The new rules will force bishops to take action action against clerics who abuse minors and vulnerable adults or else lose office.
The code explicitly accepts that adults, and not only children, can be victimised by priests, while it also orders penalties for offending laypeople, such as principals or teachers in Catholic-run schools, or parish lay staff.
Priests who engage in sexual acts with anyone – not just a minor or one who lacks the use of reason – can be defrocked if they used “force, threats or abuse of his authority” to engage in sexual acts, the code states.
“It’s a very disappointing document, no zero tolerance, no mandatory reporting,” she told Newstalk’s Pat Kenny show.
Ms Collins said she had been hoping that the church’s attitude that children and women were “temptresses” would be “dead and gone”. It was not, she said, that attitude was still there, the Vatican was further behind than any other part of the church.
Parts of the penal code “jumped out” at her, she added. One was that clergy could be punished very severely if they did not report internally to the Church authorities, “but there was no mention whatsoever of them having to report to civil authorities”, so nothing had changed there, she said.
“The problem with it from my view is that there are lists of penalties for various infringements and offences, but nowhere does it say they will be applied or they must be applied.
“The one that really sticks with me is, as far as abusing a child is concerned, it says that a priest can be removed from office, he can be laicised, where the case calls for it, now that wording for me means that it will be left to a judgment call to the individual bishops, how they actually punish a priest, which means you don’t have any consistency or standard across the church.
“That’s where it’s always been, there’s no change, it depends on the goodwill of the bishop in the area of the priest.”
One section of the document that upset her, was where it said that a penalty could be diminished if the offence occurred “in the heat of passion” – “that really has no place in a document like this in my view.”
Ms Collins said that caveats “litter” the document. “If you take the headlines out of it, it looks very good, it looks as if the church is moving on, but when you read it in detail, it’s not.”
Section against children
An example that really angered her and would anger many survivors, she said, was in the section against children.
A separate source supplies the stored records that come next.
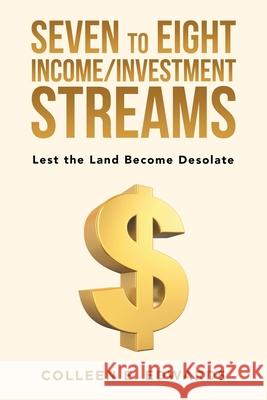 Seven to Eight Income/Investment Streams: Lest the Land Become Desolate Colleen E. Edwards 9781796095098 Xlibris Us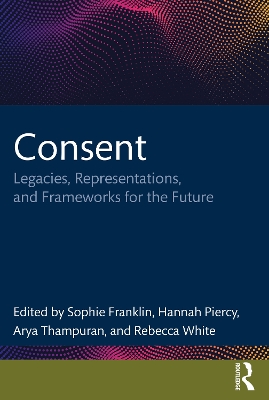 Consent: Legacies, Representations, and Frameworks for the Future by Sophie Franklin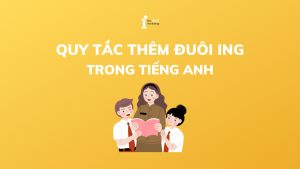 9 quy tắc thêm đuôi ING trong tiếng Anh mà bạn cần nhớ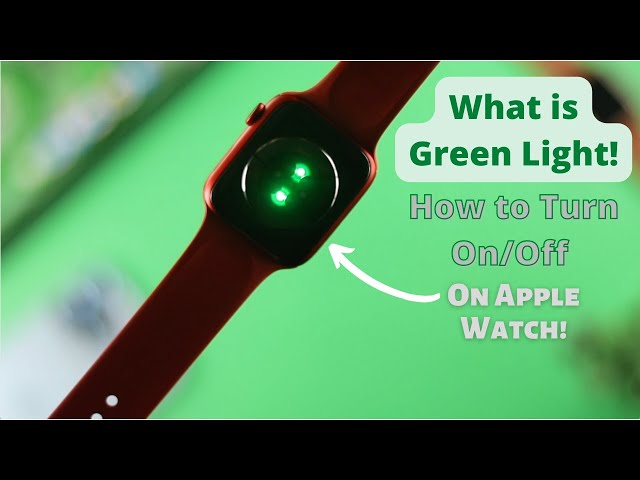 How To Fix Green Light On Apple Watch?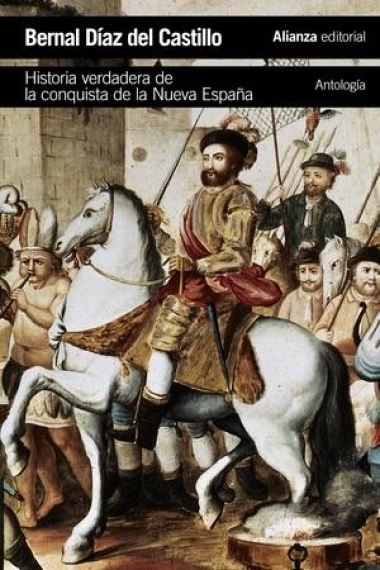 Historia verdadera de la conquista de la Nueva España (Antología)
“It says that if a person, a priest, commits an offence against the sixth commandment of the decalogue (thou shall not commit adultery) with a minor — what has committing adultery got to do with child abuse?
“By saying with a minor it’s suggesting that the minor is a willing participant or has somehow given consent.
“That’s just inappropriate and absolutely has no place here.”
Ms Collins pointed out that the bishops in England and Wales had put in a formal request to the Vatican not to use this language as they had used it before.
“They were asked at a press conference in the Vatican yesterday why they used it and they said it was tradition. That just shows where we’re still at with the Vatican.